Monday, March 07, 2011

DUI Appeal of the Day (DAD) - Warrant was “invalid”- 4th amendment testimony inadmissible

In State of Utah v. Dominguez, --- P.3d ----, 2011 WL 692811 (Utah), 2011 UT 11 a judge erroneously issued a telephonic search warrant authorizing a blood draw from defendant that was not issued in compliance with the rule requiring the magistrate to retain the search warrant and all supporting documents. The Supreme Court, however, found that the failure to do so did not require exclusion of the evidence. "[N]ot all constitutional errors trigger exclusion: “the exclusionary rule is designed to deter police misconduct rather than to punish the errors of judges and magistrates.” United States v. Leon, 468 U.S. 897, 916 (1984) (emphasis added)."

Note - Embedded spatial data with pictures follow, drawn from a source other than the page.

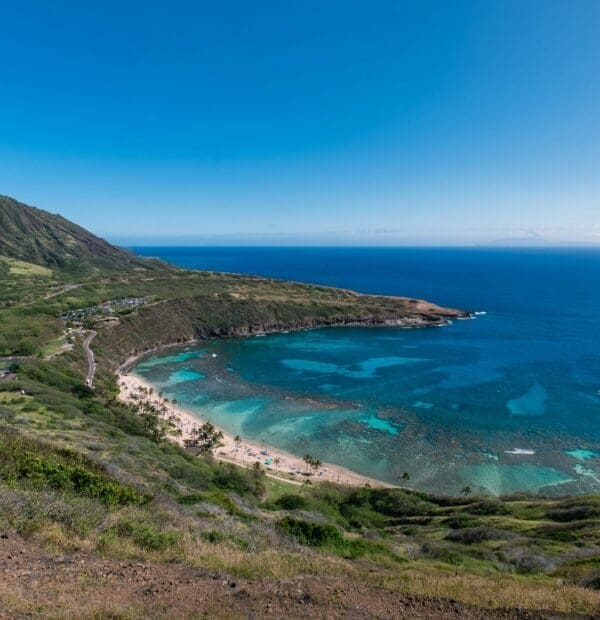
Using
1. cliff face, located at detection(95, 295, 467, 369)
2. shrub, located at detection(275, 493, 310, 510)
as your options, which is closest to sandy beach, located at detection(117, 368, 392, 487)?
shrub, located at detection(275, 493, 310, 510)

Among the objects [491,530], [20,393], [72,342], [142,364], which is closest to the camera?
[491,530]

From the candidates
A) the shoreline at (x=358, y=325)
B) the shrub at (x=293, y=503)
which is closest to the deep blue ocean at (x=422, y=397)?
the shoreline at (x=358, y=325)

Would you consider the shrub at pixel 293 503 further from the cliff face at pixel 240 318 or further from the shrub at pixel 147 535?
the cliff face at pixel 240 318

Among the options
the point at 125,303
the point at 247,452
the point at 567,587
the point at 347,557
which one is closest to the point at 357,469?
the point at 247,452

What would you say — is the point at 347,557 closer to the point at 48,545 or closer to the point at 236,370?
the point at 48,545

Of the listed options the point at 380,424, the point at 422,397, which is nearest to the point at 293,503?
the point at 380,424

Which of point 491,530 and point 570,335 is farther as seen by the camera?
point 570,335
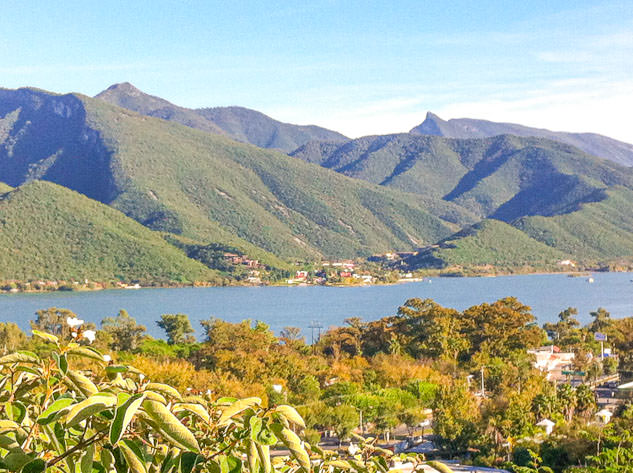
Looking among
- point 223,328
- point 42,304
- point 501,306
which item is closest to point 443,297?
point 42,304

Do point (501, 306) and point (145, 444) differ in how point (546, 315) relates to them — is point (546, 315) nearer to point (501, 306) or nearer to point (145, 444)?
point (501, 306)

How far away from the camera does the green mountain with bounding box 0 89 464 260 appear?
154375mm

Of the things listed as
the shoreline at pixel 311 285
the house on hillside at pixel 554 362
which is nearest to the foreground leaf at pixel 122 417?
the house on hillside at pixel 554 362

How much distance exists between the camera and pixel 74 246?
384 feet

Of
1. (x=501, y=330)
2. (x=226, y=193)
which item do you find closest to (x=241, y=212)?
(x=226, y=193)

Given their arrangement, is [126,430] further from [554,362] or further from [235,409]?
[554,362]

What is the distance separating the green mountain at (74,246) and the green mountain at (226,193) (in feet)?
59.4

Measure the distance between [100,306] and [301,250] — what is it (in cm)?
7594

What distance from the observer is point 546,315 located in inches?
2886

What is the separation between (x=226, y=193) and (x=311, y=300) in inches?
2929

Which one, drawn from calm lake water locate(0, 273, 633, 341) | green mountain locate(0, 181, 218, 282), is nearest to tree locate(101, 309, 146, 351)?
calm lake water locate(0, 273, 633, 341)

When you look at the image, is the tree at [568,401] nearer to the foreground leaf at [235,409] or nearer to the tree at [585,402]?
the tree at [585,402]

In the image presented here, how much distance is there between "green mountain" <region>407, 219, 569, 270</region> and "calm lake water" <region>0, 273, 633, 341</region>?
17.5m

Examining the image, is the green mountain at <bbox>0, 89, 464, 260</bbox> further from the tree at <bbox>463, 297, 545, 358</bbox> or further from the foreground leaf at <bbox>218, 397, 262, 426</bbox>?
the foreground leaf at <bbox>218, 397, 262, 426</bbox>
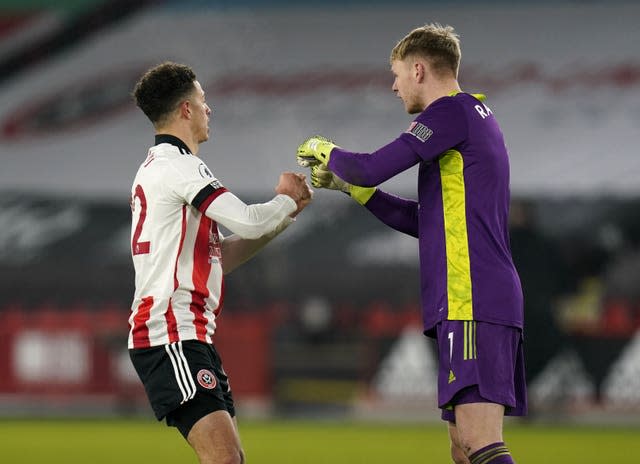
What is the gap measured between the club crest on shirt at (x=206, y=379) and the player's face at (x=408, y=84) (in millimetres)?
1330

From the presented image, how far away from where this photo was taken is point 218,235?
4.93 m

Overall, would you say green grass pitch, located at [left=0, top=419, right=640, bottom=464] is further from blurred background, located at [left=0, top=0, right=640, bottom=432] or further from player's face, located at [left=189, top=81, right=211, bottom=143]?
player's face, located at [left=189, top=81, right=211, bottom=143]

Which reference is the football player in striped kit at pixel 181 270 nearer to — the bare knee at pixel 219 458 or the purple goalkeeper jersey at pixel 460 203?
the bare knee at pixel 219 458

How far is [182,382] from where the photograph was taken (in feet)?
14.9

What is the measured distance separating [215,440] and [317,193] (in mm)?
12202

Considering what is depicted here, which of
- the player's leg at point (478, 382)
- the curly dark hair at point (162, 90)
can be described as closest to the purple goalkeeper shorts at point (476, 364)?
the player's leg at point (478, 382)

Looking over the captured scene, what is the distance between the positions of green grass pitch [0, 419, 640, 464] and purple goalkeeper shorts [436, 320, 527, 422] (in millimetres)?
4295

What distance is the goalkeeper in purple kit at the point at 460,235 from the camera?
14.7ft

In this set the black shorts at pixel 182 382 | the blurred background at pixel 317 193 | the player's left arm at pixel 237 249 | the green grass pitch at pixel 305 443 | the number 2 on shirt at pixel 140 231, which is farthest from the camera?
the blurred background at pixel 317 193

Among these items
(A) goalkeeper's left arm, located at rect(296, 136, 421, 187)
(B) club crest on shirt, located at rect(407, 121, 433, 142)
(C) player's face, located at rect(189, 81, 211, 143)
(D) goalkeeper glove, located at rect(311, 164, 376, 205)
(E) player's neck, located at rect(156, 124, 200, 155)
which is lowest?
(A) goalkeeper's left arm, located at rect(296, 136, 421, 187)

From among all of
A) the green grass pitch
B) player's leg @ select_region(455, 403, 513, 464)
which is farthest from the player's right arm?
the green grass pitch

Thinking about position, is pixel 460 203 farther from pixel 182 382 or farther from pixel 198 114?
pixel 182 382

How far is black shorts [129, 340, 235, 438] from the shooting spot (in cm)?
453

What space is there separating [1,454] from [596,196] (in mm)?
10015
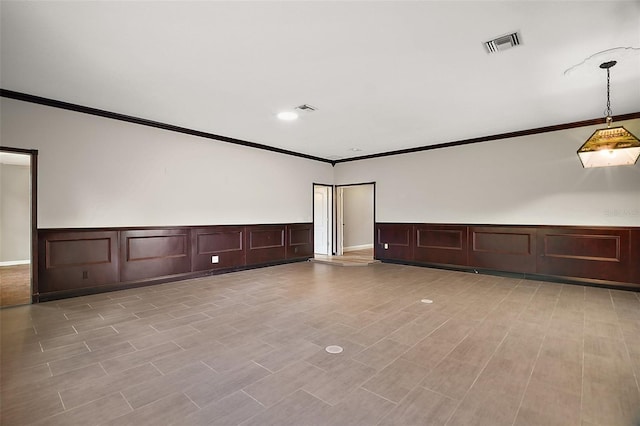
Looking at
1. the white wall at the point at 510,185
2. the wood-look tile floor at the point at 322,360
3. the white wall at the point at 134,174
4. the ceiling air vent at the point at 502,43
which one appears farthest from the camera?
the white wall at the point at 510,185

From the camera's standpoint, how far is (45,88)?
3934mm

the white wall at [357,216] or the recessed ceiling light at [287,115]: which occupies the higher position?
the recessed ceiling light at [287,115]

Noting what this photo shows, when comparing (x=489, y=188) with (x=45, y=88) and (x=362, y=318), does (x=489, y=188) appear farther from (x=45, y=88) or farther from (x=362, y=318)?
(x=45, y=88)

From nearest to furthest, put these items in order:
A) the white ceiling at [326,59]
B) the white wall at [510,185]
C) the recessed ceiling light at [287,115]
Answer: the white ceiling at [326,59] → the recessed ceiling light at [287,115] → the white wall at [510,185]

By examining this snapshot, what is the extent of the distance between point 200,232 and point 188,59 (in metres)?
3.60

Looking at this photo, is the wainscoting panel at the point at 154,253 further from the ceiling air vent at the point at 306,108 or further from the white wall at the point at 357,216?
the white wall at the point at 357,216

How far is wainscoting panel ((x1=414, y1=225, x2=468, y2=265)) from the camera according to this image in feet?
21.8

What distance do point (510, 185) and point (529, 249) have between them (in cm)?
126

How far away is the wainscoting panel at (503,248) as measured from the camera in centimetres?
583

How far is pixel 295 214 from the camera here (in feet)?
26.2

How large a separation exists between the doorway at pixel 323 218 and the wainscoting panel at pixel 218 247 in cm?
273

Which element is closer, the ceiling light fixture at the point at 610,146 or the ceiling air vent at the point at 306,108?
the ceiling light fixture at the point at 610,146

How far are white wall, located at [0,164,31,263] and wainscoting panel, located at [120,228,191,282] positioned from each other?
17.3 ft

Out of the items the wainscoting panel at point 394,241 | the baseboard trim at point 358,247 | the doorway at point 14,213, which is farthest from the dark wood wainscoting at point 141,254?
the doorway at point 14,213
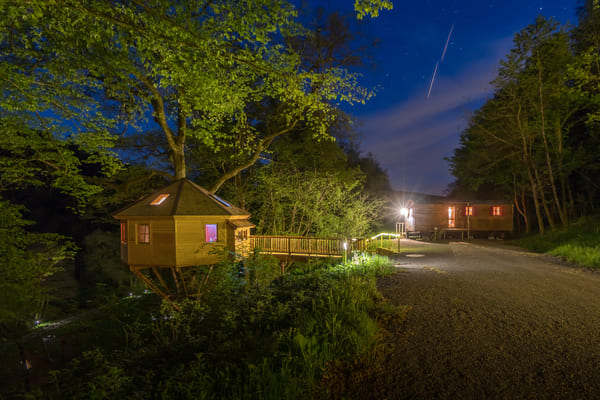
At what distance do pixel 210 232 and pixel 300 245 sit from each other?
5176mm

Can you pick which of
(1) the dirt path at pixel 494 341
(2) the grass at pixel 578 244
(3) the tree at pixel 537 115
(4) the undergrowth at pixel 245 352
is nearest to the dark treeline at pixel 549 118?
(3) the tree at pixel 537 115

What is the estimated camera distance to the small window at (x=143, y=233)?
11703 millimetres

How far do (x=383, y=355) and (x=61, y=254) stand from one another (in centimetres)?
1512

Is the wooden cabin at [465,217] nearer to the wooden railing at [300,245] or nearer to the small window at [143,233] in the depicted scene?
the wooden railing at [300,245]

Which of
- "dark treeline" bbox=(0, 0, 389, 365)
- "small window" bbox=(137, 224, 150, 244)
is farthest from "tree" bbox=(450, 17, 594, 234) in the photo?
"small window" bbox=(137, 224, 150, 244)

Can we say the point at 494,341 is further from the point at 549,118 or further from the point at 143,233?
the point at 549,118

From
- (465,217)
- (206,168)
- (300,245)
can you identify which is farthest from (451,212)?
(206,168)

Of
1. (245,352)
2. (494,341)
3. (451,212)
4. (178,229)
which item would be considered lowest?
(494,341)

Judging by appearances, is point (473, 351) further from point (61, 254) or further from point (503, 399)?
point (61, 254)

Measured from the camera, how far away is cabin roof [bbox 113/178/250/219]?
37.7 feet

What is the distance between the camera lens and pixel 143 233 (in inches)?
466

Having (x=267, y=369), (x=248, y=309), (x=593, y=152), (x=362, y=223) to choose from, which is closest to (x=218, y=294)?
(x=248, y=309)

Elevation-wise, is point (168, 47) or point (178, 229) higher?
point (168, 47)

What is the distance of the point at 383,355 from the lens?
365 centimetres
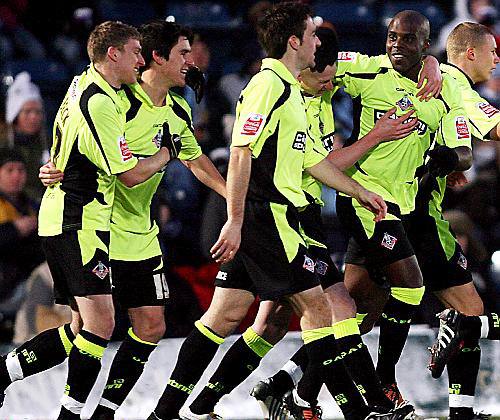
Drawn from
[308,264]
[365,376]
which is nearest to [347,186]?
[308,264]

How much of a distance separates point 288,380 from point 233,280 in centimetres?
119

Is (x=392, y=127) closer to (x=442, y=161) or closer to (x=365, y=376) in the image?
(x=442, y=161)

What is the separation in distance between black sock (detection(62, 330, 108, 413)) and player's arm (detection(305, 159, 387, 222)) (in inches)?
59.7

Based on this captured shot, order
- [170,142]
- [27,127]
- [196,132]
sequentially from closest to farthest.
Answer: [170,142], [27,127], [196,132]

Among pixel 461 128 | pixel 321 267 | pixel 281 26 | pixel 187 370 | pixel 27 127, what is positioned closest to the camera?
pixel 281 26

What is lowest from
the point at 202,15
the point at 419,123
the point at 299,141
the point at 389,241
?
the point at 389,241

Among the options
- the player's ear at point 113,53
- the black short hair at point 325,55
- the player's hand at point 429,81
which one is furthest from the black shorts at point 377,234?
the player's ear at point 113,53

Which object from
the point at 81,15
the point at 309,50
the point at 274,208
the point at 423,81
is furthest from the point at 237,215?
the point at 81,15

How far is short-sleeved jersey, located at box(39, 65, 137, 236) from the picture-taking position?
287 inches

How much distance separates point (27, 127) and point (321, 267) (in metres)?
4.72

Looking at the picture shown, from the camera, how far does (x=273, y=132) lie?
22.9 ft

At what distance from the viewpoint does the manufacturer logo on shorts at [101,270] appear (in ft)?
24.1

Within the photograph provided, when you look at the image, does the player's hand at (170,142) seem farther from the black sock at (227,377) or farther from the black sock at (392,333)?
the black sock at (392,333)

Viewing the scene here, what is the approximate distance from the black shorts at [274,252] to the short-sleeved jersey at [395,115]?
1.03 metres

Of equal interest in the opinion was the courts resolution of whether the defendant was prejudiced at all. The court first noted that the defendant's 'silence' in not contesting the accuracy of the officer's averments in the application essentially conceded to their truth. The defendant countered that such an analysis would compel the defendant to choose between testifying at a Franks hearing and making admissions that could be used against him later, or tacitly accept the violation of his rights. The courts response to that argument was as follows:

In testifying at a Franks hearing, Dominguez would not have had to “forfeit his Fifth Amendment right to remain silent,” as the court of appeals concluded. State v. Dominguez, 2009 UT App 73, ¶ 17, 206 P.3d 640. In fact, the law is well settled that “when a defendant testifies in support of a motion to suppress evidence on Fourth Amendment grounds, his testimony may not thereafter be admitted against him at trial on the issue of guilt unless he makes no objection.” Simmons v. United States, 390 U.S. 377, 394, 88 S.Ct. 967, 19 L.Ed.2d 1247 (1968). “Without this rule, a defendant would have to surrender his Fifth Amendment privilege against self-incrimination in order to assert a valid Fourth Amendment claim.” State v. Hansen, 2002 UT 125, ¶ 49 n. 4, 63 P.3d 650.

Note: The case is yet another example that, even if a violation of law is proved in the area of search and seizure, courts are expecting that there be a policy justification before blindly ordering a suppression of evidence.